Distant Wild Fire Smoke
























Since I keep yammering on about wild fires and smoke, I thought I should provide better photographic illustrations as to what it can look like. The upper photo was taken from near my house, with the local graveyard in the foreground. The lower photo, taken from a vantage point ten miles away, looks over Payette Lake to the northeast. The plume is the same in both.

It is this particular complex of fires that keeps the girls and me from accessing our favorite local running trails: Loon Lake and Ruby Meadows.

I worry about the wolves that live there. Or used to live there. These fires, started by lightning, have been burning since July 6 and combined have burned over 100,000 acres.

There are other fires, of similar size, burning in other parts of Idaho. And Montana. My friends at Rolling Dog Ranch Animal Sanctuary near Missoula, MT are living with the same situation, as their blog attests. The West has become a huge, smoldering fire pit.

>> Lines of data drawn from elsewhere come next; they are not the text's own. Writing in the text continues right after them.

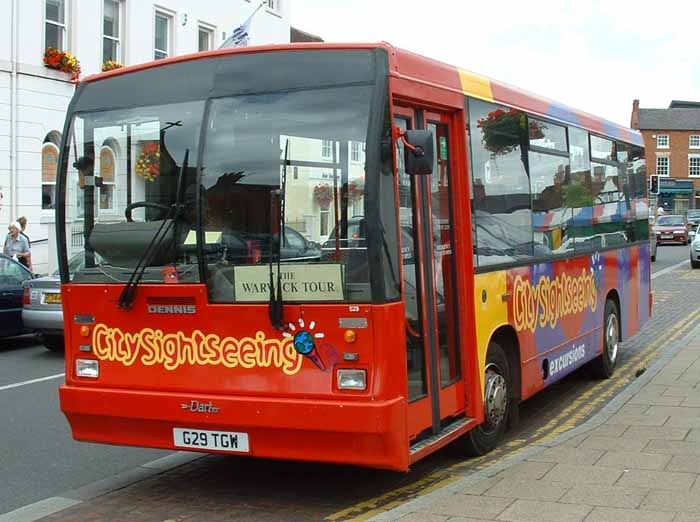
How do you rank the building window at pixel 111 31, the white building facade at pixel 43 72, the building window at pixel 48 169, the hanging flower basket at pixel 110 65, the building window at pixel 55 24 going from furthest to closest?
1. the building window at pixel 111 31
2. the hanging flower basket at pixel 110 65
3. the building window at pixel 55 24
4. the building window at pixel 48 169
5. the white building facade at pixel 43 72

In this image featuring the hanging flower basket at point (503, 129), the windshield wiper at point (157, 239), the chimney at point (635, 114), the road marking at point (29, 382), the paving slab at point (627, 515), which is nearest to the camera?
the paving slab at point (627, 515)

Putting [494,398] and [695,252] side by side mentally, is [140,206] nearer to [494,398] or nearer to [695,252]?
[494,398]

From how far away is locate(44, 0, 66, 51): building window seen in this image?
2408cm

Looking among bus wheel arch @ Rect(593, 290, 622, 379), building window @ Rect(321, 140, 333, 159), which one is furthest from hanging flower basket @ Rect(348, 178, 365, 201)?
bus wheel arch @ Rect(593, 290, 622, 379)

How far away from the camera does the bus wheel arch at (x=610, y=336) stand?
11.1 meters

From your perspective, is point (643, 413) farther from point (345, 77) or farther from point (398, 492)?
point (345, 77)

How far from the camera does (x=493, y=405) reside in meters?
7.44

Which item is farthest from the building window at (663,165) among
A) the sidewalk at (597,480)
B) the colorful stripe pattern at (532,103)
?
the sidewalk at (597,480)

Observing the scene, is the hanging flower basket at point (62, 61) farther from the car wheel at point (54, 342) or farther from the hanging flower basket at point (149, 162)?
the hanging flower basket at point (149, 162)

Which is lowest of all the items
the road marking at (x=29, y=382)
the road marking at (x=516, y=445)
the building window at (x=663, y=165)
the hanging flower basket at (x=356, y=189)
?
the road marking at (x=516, y=445)

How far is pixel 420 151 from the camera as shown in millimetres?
5852

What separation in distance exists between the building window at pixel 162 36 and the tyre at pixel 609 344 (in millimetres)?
20102

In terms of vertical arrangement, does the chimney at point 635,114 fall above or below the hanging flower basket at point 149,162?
above

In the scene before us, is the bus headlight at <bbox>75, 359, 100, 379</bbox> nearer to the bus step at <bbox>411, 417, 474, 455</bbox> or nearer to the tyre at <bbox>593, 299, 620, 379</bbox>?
the bus step at <bbox>411, 417, 474, 455</bbox>
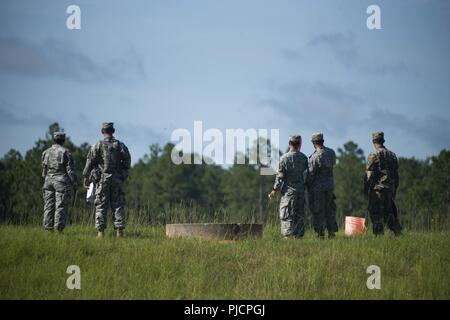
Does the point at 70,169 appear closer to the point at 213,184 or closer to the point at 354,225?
the point at 354,225

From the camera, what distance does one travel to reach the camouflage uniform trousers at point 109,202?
54.1 feet

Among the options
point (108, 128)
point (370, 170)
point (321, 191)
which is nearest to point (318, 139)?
point (321, 191)

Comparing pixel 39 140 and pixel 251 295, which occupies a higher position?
pixel 39 140

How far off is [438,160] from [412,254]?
5410 centimetres

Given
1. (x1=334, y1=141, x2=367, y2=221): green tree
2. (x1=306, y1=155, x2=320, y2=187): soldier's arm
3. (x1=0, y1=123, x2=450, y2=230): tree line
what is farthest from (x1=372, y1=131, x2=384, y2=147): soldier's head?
(x1=334, y1=141, x2=367, y2=221): green tree

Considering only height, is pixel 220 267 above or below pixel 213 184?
below

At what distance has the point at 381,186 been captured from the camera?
1703cm

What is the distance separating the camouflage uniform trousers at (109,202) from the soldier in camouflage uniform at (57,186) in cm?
68

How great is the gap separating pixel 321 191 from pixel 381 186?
1377mm

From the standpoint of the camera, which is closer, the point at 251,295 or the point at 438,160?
the point at 251,295
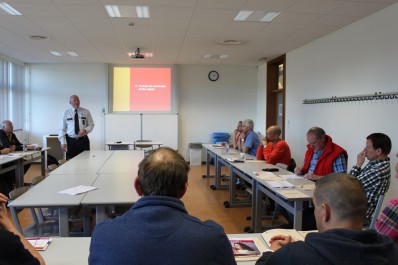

The photos were taken Friday August 10th. The winds were blowing in such a way that the smoke cleared from the valley I live in, providing these excellent views.

Wild fire plumes have a strange beauty.

At first glance, they look like harmless cumulus clouds. On closer inspection, you notice they form a column that reaches down to the ground. Or that they start disintegrating with the wind, forming long brownish skirts that spread to cover the landscape like a shy girl hiding her knees.

In these atmospheric conditions the plumes rise straight up, tall and proud, white and billowing. Fluffy, like cotton candy. Even from utter chaos and destruction on the ground, there is beauty and softness in the sky. Mother Nature never ceases to amaze.